Other people own that house now since many years back. But whenever I am in that neighbourhood, a series of memory snapshots from the late 50's or very early 60's pop up in my head. Me walking with my grandfather over the fields on a sunny summer day, with an old-fashioned metal milk can, to fetch milk directly from a farm in the neighbourhood - "straight from the cows". (This was unusual to me, because in town, the milk in those days came in brown glass bottles with soft metal caps on top.) Opening wooden gates and shutting them. Stopping to pick wild strawberries. On the farm, two huge carthorses inside the stable (I see them from behind, standing in their boxes, towering up high above me - it's dark inside the stable with just some light coming in through the open door). My grandmother (who died when I was six) in their big kitchen, skimming the cream off the milk in a bowl on the workbench by the window overlooking the front garden. Tasting the lukewarm milk - I didn't much like it. Grandma making small pancakes in a special iron on the stove - no one else I knew made those. (My parents are not in the picture, I guess they had gone on a short summer holiday on their own and left me with Grandma and Grandpa.)

4 comments:

Ginny Hartzler said...

What a wonderful, and nostalgic post.

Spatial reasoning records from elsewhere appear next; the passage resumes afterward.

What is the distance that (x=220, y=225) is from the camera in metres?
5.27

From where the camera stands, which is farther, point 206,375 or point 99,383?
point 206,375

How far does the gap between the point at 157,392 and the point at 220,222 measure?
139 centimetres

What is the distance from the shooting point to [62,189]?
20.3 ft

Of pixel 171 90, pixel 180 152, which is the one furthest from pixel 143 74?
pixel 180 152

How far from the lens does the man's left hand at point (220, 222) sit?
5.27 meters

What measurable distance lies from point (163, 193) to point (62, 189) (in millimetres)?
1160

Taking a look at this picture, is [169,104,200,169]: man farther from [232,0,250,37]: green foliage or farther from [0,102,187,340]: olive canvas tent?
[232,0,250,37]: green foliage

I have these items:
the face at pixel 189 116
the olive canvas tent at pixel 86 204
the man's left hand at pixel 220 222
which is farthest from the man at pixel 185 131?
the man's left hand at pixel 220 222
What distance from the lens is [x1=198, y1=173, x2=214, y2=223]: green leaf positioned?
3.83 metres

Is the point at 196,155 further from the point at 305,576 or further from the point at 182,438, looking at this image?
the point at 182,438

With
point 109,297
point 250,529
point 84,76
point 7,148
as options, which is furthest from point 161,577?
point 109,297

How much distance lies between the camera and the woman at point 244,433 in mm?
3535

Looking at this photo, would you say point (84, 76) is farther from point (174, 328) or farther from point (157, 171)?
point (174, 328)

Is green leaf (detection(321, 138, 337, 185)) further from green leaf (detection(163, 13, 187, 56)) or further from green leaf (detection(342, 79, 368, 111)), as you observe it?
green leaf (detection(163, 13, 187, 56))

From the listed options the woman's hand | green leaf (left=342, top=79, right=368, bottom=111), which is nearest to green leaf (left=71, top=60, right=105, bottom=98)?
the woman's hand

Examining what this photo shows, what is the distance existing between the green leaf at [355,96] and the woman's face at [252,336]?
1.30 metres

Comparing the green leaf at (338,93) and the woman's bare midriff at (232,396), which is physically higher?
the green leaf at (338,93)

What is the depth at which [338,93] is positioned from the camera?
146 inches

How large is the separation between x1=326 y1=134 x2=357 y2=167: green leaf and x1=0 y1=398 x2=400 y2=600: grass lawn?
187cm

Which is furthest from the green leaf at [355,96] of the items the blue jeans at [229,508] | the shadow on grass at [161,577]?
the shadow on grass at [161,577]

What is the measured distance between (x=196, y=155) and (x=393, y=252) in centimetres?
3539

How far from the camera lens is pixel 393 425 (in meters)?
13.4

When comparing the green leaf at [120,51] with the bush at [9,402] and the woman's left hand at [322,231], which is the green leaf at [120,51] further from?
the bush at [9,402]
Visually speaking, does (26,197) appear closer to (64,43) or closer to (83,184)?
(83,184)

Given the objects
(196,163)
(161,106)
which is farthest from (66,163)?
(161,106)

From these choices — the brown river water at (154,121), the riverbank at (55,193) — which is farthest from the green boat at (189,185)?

Children who miss having their grandparents miss out on such a big and important part of life, because there is really no other person who will relate to them in the same way. these pictures are priceless! The old hayshocks look so totally different from the round modern ones of today. And the wedding picture is amazing. It all looks so very serious. The little crown on her head must have been in fashion then, I've not seen that even in very old pictures. She seems to be wearing glasses in the wedding photo, but not later in the workplace one? You are blessed that at such a young age as six, you still have memories of her.

GB said...

I always enjoy reading your reminiscences. This one is no exception. There is something about the lives of 'ordinary' people that I find more fascinating than the often manufactured lives of celebrities.

Jeannette StG said...

Lovely Photos, Monika! I love the one with the old car -magnificent! And your last pic -I see that the wheat is arranged differently to dry than they used to in Holland ad Germany.
That is one thing I don't like about our modern times, there is not much too look at when you see square packaged things in the landscape!

MadSnapper said...

my memories are like yours, snapshots here and there. my favorite one is my grandfather owned a motel in Florida. we were 3 hours drive away. the biggest thrill was for mother to drive my brother and i to granddaddies motel and we got to sleep in small cabins and the resuturatn we could eat whatever we wanted because it was FREE. he would NOT let me have TWO milk shakes in a row. I could never understand why.